── SOURCE MATERIAL
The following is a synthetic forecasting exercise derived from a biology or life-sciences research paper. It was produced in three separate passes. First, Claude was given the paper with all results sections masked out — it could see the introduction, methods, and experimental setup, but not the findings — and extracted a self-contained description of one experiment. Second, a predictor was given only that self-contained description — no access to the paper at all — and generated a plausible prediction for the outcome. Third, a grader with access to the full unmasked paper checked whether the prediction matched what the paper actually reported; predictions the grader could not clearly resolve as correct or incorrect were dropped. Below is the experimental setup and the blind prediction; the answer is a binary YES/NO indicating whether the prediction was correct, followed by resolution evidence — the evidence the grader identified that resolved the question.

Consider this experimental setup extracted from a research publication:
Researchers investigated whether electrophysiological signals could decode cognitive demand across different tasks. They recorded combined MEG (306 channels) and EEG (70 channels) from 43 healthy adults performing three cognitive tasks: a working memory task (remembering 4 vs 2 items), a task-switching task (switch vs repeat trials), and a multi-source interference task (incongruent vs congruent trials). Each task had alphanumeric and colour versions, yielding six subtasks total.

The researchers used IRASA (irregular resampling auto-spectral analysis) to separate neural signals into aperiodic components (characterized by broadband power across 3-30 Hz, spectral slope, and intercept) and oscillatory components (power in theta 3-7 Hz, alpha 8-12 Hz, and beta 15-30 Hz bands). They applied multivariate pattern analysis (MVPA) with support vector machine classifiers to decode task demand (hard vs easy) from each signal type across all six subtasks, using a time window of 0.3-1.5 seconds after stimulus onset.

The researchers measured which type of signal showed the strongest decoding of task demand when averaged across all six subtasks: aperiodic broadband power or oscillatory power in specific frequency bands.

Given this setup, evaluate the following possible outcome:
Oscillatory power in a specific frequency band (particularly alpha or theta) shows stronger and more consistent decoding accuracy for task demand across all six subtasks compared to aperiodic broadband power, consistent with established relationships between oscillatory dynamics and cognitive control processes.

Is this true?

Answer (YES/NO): NO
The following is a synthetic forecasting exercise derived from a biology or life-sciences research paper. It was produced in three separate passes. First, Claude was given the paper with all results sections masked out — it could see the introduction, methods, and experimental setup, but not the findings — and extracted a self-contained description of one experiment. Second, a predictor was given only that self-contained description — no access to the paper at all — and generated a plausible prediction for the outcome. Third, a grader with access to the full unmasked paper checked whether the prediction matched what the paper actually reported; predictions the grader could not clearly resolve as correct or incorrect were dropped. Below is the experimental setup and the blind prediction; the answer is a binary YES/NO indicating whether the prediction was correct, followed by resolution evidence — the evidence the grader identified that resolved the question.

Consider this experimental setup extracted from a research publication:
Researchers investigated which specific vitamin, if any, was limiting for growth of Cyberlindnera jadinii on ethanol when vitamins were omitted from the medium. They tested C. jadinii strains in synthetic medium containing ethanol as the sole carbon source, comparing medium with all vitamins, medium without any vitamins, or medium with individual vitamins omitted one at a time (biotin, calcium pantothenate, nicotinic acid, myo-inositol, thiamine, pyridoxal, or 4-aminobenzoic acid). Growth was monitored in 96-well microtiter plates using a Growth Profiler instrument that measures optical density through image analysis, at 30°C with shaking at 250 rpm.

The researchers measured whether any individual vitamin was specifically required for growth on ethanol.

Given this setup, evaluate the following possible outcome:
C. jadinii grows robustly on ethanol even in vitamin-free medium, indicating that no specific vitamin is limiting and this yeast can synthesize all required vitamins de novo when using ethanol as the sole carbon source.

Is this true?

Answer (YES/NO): NO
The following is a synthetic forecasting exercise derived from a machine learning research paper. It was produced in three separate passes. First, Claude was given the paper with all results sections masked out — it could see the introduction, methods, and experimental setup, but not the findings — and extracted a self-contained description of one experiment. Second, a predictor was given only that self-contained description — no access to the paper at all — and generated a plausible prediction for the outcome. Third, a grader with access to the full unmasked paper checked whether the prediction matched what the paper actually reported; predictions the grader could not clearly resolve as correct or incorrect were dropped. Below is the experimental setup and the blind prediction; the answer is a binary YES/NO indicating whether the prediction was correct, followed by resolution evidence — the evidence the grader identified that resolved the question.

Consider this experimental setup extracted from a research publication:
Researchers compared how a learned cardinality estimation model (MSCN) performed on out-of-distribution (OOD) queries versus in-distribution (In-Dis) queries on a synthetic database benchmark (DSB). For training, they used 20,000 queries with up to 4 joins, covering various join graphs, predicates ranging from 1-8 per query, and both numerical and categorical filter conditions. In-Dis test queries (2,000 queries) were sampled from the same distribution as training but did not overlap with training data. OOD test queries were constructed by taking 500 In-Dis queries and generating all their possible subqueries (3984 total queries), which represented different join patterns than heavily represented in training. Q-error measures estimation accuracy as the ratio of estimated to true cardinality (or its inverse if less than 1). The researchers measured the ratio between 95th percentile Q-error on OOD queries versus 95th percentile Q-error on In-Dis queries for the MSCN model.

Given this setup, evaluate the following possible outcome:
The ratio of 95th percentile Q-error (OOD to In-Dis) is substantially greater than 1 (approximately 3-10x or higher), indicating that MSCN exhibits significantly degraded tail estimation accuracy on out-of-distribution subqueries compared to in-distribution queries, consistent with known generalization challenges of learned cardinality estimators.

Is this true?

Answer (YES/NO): YES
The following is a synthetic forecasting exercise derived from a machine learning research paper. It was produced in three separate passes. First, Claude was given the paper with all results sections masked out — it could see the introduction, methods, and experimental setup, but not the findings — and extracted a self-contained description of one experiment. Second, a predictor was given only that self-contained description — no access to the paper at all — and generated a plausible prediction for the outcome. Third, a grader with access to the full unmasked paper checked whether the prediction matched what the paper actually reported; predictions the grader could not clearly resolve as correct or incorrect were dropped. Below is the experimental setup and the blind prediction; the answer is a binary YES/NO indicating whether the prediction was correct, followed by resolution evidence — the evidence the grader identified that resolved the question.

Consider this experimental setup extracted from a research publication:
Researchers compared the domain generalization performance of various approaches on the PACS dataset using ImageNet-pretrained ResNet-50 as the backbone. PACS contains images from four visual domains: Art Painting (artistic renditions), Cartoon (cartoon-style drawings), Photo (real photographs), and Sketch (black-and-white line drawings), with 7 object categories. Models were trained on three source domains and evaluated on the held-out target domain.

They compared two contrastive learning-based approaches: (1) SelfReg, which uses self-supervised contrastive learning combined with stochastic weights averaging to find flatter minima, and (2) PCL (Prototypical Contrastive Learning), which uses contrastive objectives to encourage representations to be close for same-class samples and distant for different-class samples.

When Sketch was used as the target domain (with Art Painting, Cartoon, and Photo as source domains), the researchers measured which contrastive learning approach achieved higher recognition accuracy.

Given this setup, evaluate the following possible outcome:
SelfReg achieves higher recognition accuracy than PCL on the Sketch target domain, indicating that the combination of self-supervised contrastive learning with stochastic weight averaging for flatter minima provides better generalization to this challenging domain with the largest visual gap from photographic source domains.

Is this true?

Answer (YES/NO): NO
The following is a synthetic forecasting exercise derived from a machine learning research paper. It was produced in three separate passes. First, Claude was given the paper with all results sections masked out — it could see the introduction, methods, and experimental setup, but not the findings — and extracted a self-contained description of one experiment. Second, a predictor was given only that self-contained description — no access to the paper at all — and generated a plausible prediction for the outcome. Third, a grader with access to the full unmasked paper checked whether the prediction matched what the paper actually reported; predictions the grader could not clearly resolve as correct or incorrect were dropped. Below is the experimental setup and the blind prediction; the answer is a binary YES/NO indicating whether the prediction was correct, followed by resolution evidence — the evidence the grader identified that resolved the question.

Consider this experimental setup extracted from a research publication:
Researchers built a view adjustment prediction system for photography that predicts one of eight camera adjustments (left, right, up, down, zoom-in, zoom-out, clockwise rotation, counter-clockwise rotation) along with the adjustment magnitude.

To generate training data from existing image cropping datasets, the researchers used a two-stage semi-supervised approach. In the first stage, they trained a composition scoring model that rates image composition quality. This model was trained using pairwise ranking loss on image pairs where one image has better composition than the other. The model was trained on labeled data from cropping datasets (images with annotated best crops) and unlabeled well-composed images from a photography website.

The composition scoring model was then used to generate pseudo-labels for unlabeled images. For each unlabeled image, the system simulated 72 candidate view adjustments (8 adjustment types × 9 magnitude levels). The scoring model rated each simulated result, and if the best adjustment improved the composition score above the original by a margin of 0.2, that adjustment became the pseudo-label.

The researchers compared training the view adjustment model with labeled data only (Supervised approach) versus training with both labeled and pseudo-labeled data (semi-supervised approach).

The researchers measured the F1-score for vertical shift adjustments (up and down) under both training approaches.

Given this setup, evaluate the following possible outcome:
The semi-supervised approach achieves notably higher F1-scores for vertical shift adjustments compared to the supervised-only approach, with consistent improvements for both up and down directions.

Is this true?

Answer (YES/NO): YES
────
GOAL OF THE EXERCISE> Search the entries for the word "vertical" and copy every line that has it.

ANSWER BOX>
The researchers measured the F1-score for vertical shift adjustments (up and down) under both training approaches.
The semi-supervised approach achieves notably higher F1-scores for vertical shift adjustments compared to the supervised-only approach, with consistent improvements for both up and down directions.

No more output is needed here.